───── Data for review

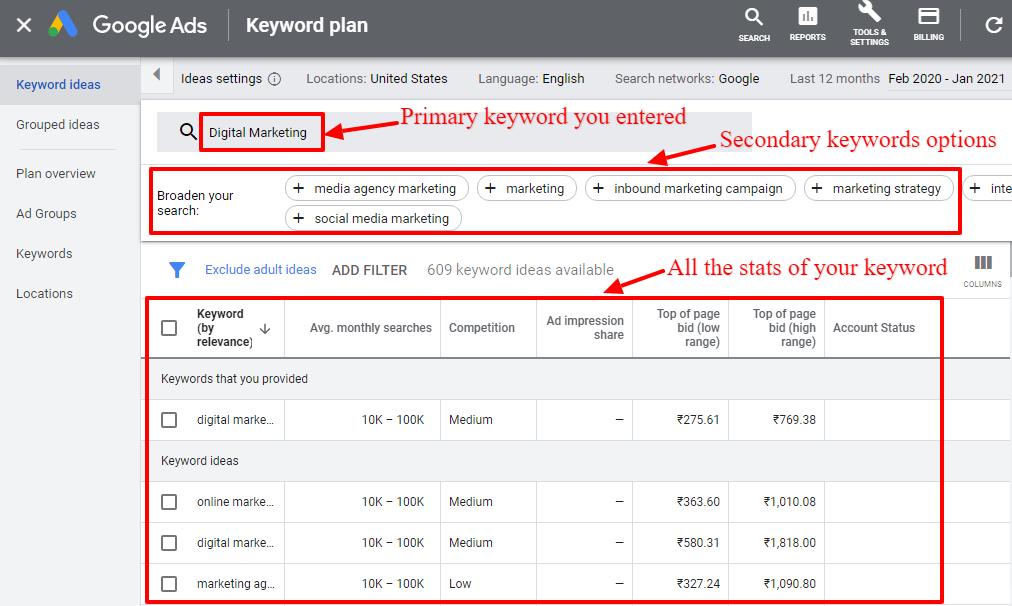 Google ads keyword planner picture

──────────
───── Data for review

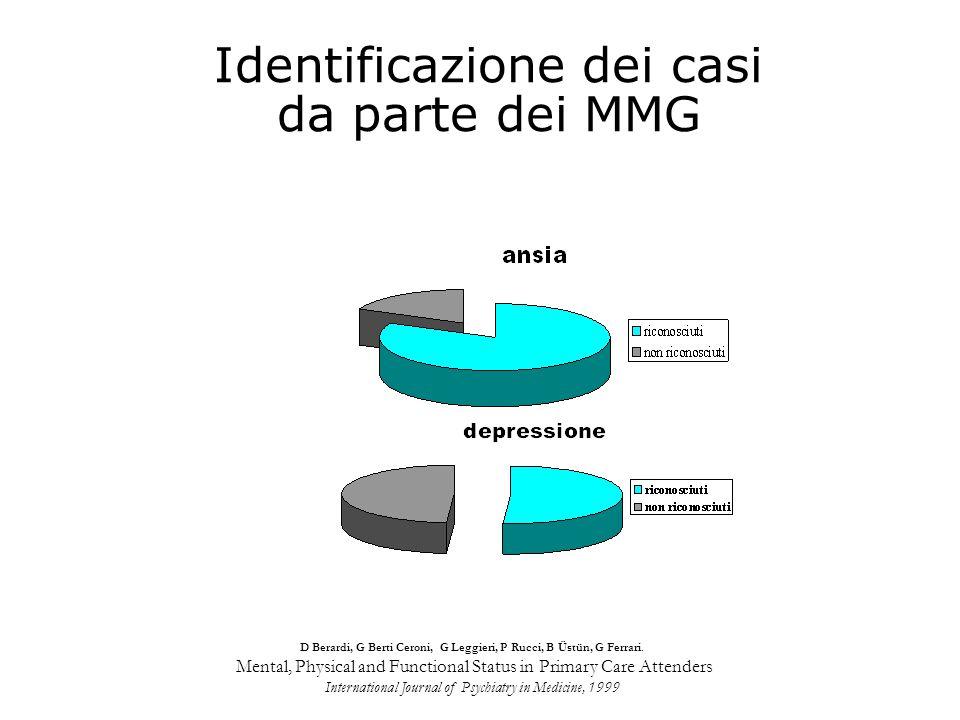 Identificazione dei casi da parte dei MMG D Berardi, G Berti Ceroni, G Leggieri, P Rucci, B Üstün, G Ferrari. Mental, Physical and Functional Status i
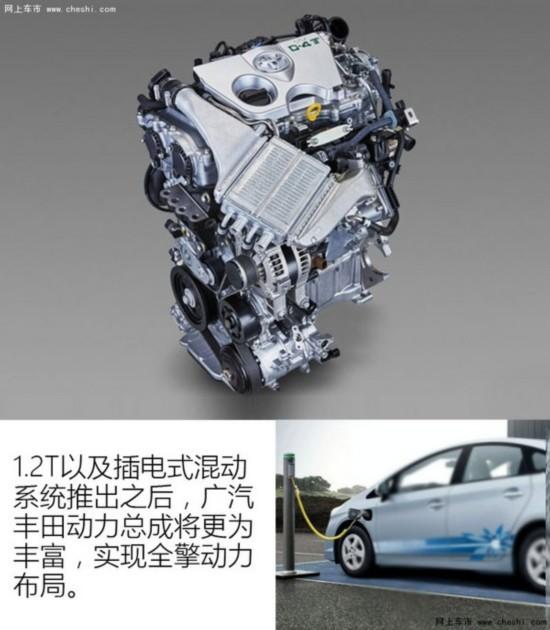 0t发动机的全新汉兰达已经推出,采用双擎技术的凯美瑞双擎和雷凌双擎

──────────
───── Data for review

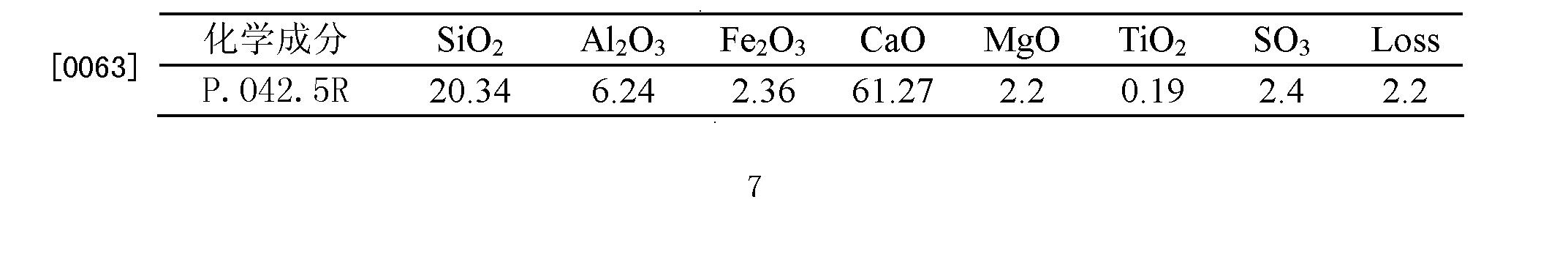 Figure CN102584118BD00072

──────────

▶ _Activity_: Only one part of the material above is wanted: the lines from the one with "Identificazione dei casi" up to and including the one with "0t发动机的全新汉兰达已经推出,采用双擎技术的凯美瑞双擎和雷凌双擎". Please copy them exactly, pictures left out.

▶ _Solved problem_:
 Identificazione dei casi da parte dei MMG D Berardi, G Berti Ceroni, G Leggieri, P Rucci, B Üstün, G Ferrari. Mental, Physical and Functional Status i
 0t发动机的全新汉兰达已经推出,采用双擎技术的凯美瑞双擎和雷凌双擎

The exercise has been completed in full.